In a perfect world, we would all be using a super-heavy industrial iron powered by a steam generator attached to a boiler. Underneath our fabric would sit a bolted-down vacuum ironing board to suck out all that steam and leave our garments cool and dry. In our day-to-day practical reality, we can consider the best of these features when choosing equipment. For clothes making, you will need a steam iron and sturdy ironing board. There are many other interesting tools and devices, which we will introduce once the basics have been covered.

THE IRON (Fig 1)

A small handheld appliance used to remove wrinkles from fabric. It is also known as a clothes iron, flat iron, or best of all, a sad iron. The piece at the bottom is called a sole plate. An iron that will serve well and last many years should meet the following criteria:

THE IRONING BOARD (Fig 2)

A portable, foldable table with a heat-resistant surface. The seamstress is best served by a hard and sturdy metal ironing board, ideally with holes beneath the cover for steam to escape.

It is essential to have a thick, even cover with no lumps and bumps, and you should set the board up at the correct height to avoid backache. Make yourself a removable cover to reflect your personal style (see project on page 81). Think: If I were an ironing board, what would I look like?

THE PRESSING CLOTH (Fig 3)

Protects your garment from shine and imparts moisture. A damp cloth allows you to press the face of a garment without creating shine. Extra moisture can help achieve perfectly flat seams.

§ Provided data
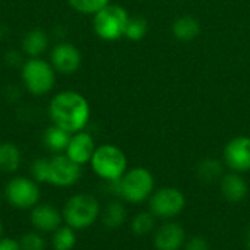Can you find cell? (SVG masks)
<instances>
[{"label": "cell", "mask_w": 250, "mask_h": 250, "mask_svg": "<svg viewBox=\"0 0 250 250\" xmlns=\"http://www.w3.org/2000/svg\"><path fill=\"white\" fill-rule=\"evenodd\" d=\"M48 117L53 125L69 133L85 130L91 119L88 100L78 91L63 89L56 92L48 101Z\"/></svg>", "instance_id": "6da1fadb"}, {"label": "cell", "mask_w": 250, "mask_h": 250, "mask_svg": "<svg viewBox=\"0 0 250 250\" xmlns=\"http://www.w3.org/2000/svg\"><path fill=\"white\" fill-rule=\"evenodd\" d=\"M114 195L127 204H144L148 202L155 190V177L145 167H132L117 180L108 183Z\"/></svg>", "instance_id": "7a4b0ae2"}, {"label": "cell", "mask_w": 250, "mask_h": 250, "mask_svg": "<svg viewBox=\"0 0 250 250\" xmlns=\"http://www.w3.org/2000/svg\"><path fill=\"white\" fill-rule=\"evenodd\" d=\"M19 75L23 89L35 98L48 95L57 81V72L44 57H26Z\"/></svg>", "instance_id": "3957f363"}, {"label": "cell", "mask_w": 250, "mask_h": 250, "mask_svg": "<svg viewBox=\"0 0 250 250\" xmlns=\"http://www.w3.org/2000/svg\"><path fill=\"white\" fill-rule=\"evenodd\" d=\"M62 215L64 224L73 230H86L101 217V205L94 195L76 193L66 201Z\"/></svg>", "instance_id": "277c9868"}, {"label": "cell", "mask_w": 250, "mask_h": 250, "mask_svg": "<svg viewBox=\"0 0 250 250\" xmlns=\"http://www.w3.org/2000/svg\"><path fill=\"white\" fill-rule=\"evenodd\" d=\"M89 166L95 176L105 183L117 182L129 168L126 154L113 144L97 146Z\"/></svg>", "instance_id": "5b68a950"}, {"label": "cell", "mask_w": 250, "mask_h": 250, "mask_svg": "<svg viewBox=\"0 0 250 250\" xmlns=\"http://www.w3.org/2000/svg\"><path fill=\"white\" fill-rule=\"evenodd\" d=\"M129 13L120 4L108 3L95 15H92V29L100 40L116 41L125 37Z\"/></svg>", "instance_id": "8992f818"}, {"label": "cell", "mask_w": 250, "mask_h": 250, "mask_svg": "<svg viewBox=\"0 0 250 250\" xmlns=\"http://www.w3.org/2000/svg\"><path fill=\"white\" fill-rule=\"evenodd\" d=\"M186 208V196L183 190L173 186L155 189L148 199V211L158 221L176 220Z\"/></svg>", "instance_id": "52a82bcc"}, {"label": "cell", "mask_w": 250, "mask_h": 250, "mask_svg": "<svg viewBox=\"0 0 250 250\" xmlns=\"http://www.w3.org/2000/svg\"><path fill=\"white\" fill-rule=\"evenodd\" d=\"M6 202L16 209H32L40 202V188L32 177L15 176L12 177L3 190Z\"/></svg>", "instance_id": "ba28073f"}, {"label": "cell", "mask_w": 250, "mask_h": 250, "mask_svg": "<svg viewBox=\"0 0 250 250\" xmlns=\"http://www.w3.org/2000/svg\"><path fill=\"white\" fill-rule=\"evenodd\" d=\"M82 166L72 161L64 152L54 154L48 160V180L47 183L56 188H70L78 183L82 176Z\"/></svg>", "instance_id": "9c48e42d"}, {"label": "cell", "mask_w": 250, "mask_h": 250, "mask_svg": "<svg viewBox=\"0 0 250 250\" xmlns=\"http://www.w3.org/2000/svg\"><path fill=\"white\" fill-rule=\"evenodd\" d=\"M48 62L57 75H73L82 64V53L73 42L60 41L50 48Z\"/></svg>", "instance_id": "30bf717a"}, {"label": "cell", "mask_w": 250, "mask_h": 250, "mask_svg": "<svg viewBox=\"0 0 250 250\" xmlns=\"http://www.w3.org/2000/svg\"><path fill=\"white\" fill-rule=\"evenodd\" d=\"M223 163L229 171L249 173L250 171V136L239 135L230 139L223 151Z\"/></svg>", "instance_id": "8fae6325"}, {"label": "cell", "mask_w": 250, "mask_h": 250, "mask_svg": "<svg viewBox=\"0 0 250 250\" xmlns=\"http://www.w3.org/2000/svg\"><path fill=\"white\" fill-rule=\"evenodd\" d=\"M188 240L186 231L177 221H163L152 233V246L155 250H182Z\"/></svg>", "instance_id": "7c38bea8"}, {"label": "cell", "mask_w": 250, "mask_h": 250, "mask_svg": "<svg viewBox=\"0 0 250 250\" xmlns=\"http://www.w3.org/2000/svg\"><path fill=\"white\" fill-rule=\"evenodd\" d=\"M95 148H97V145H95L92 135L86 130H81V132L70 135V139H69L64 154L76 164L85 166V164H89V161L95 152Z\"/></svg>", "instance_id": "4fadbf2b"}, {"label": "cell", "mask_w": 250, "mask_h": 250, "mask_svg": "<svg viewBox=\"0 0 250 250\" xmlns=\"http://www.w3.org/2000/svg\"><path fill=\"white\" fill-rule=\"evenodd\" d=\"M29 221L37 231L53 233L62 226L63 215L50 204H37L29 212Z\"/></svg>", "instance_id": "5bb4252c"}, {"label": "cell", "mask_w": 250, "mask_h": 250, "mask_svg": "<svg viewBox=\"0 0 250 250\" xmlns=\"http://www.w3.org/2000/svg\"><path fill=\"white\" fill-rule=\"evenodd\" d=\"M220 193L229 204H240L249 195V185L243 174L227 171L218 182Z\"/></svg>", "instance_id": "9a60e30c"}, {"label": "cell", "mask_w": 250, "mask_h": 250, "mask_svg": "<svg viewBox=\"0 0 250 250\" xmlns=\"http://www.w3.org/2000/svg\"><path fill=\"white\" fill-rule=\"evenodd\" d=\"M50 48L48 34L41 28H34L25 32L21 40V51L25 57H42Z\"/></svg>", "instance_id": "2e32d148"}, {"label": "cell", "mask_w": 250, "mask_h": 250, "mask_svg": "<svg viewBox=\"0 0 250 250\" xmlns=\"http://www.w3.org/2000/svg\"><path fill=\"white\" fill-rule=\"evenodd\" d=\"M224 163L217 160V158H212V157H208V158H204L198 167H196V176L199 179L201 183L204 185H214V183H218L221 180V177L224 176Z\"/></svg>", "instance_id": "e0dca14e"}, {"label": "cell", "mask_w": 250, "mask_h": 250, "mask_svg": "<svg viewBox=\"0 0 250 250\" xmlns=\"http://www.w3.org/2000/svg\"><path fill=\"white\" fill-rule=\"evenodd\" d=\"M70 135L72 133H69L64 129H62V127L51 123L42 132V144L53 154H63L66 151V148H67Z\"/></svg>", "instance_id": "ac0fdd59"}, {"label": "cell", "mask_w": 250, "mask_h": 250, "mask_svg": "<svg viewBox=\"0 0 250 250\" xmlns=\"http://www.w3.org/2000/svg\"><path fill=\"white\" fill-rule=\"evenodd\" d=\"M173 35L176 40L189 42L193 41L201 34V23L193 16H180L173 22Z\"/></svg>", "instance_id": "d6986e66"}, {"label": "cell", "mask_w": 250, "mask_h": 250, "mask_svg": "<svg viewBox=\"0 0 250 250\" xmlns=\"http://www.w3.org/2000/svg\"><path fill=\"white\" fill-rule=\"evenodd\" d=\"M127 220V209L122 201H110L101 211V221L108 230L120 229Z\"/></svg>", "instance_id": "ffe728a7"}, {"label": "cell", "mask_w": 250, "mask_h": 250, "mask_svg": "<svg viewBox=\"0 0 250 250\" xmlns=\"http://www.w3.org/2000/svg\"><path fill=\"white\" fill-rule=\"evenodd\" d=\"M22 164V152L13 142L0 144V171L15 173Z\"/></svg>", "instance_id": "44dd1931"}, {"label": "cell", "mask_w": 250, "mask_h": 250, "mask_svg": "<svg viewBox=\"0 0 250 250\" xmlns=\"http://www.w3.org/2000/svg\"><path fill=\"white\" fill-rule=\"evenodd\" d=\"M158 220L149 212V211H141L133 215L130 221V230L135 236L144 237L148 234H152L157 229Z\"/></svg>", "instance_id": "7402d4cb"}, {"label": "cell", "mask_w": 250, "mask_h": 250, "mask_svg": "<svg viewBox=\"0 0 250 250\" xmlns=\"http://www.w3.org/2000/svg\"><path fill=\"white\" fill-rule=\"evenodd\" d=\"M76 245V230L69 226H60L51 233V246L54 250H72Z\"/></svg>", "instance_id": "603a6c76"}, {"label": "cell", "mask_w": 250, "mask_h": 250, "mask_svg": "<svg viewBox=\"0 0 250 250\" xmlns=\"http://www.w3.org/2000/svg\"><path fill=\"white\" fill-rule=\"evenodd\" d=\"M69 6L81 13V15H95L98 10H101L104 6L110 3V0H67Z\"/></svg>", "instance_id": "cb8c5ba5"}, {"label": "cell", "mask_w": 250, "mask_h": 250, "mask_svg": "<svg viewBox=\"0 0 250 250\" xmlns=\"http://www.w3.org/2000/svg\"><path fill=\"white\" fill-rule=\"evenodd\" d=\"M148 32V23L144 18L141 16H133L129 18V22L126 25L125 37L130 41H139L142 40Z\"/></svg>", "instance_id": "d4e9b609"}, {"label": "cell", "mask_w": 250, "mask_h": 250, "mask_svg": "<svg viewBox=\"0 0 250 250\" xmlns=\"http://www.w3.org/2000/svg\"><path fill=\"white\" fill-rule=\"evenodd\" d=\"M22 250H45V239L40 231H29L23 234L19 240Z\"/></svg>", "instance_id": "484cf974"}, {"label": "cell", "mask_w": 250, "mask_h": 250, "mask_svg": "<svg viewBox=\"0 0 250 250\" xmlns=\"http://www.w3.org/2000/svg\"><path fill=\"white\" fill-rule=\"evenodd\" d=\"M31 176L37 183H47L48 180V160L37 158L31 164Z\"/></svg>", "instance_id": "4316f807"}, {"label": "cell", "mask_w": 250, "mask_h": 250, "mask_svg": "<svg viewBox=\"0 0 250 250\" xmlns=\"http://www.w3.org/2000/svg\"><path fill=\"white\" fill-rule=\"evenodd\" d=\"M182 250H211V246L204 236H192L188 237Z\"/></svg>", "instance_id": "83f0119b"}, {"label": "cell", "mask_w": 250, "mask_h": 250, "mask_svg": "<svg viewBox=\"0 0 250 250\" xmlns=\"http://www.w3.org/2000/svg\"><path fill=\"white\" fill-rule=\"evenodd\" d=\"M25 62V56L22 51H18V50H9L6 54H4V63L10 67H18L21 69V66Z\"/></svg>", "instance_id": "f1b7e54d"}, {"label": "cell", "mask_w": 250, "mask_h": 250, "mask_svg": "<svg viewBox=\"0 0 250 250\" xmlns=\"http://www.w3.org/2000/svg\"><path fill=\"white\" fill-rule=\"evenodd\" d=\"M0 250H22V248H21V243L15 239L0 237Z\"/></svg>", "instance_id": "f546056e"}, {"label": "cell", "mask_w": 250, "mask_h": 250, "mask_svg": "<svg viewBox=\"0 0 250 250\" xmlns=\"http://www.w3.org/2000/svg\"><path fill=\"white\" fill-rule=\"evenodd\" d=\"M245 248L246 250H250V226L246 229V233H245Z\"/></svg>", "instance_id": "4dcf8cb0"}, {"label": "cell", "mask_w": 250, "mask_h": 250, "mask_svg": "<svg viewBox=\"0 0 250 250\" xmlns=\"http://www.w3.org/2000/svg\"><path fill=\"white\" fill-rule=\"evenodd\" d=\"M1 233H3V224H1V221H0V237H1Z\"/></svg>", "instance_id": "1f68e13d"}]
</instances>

§ What to do
A. Answer these questions from the passage on ironing equipment:
(i) What is the piece at the bottom of an iron called?
(ii) What kind of ironing board suits a seamstress best?
(iii) What does a damp pressing cloth let you do?
B. For each statement, say whether it agrees with the passage on ironing equipment, and quote the words that settle it:
(i) A clothes iron is also called a sad iron.
(ii) The height of the ironing board doesn't matter.
(iii) Extra moisture makes seams harder to get flat.
You won't need the lines for this.

§ Solution list
A.
(i) A sole plate.
(ii) A hard and sturdy metal ironing board, ideally with holes beneath the cover for steam to escape.
(iii) Press the face of a garment without creating shine.

B.
(i) Yes: "It is also known as a clothes iron, flat iron, or best of all, a sad iron."
(ii) No: "you should set the board up at the correct height to avoid backache."
(iii) No: "Extra moisture can help achieve perfectly flat seams."